The last work of the first carousel—Shada Safadi’s Keep Breathing (2016)—is willfully elusive and yet offers an indelible image from the far north of the territories under Zionist occupation. Safadi is part of a formidable and dynamic generation of artists, poets, musicians and intellectuals from the Majdal Shams in the occupied Syrian Golan. The work Keep Breathing, etched into plastic and lit to cast a shadow, is inspired by a nearby Palestinian village that is the site of a water spring, and that was destroyed in 1967. The techniques employed in the work revisit Safadi’s earlier series Promises (2012), of which the artists says:

That spirit could have flown without being seen by anyone. But the horror of what happened, and it’s struggling out of fear, made it leave an impact that demands of us, we the ones who are alive, to give promises. We forget the promises we give to our dead, we keep them for some few days and then forget. We did not see things ourselves when they happened… We saw it after it happened, and the scene etched itself in our memory. How can we apologize for that spirit that took us out of darkness? You still exist and we were meant to stay alive but our freedom is still incomplete, you are dead and we are the dead too.”

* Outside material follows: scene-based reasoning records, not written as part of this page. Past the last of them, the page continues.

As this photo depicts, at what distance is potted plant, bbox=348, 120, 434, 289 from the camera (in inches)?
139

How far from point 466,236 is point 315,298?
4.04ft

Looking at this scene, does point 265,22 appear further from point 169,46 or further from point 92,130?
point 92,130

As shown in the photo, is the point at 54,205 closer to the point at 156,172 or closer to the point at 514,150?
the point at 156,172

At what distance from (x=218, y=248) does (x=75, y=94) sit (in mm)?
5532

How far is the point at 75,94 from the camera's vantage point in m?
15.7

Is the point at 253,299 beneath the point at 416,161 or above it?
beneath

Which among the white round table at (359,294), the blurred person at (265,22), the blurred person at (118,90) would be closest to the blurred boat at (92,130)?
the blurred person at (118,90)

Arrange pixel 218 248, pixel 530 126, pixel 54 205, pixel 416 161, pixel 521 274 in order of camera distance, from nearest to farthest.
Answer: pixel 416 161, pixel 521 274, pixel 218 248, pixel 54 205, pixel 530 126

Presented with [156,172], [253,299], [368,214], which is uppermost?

The second carousel of images is a discrete paring of two works, each an icon of St George, albeit painted in vastly different times and parts of the world. The first is an example of the renowned Jerusalem School of icon painters who practiced in the 19th century. This example—from the collection of George Al Ama—bears many of the Jerusalem School traits that follow the Aleppo tradition, including almond-shaped eyes and the rounded facial features of St George, as well as a biblical fragment in Arabic script.

The second icon of St Geroge is a new one painted in 2016 by Aboriginal artist Ryan Presley. Here, the icon is re-imagined as an allegory of the Northern Territory “Intervention” or forcible take-over of Aboriginal communities by armed forces, and the imposition of neoliberal welfare disciplining. In Presley’s rendition, St George is in fact a young Aboriginal woman while the dragon has become a hydra clutching the sovereign crown and breathing fire from a petrol pump. The hero is framed within a canyon representing to the forces of extractive and security capital. The high-rise towers of banking and mining corporations in Brisbane, Sydney and Perth are depicted on the left, while on the right, a collapsing Twin Towers is depicted alongside the nuclear-capable B2 bombers stationed in the Northern Territory as part of the United States Pivot to the Pacific. This new plotting of St George reveals a crisis in the heroic archetype, which is floundering in received notions of political “good” in the face of transformed categories of geography, power, and property.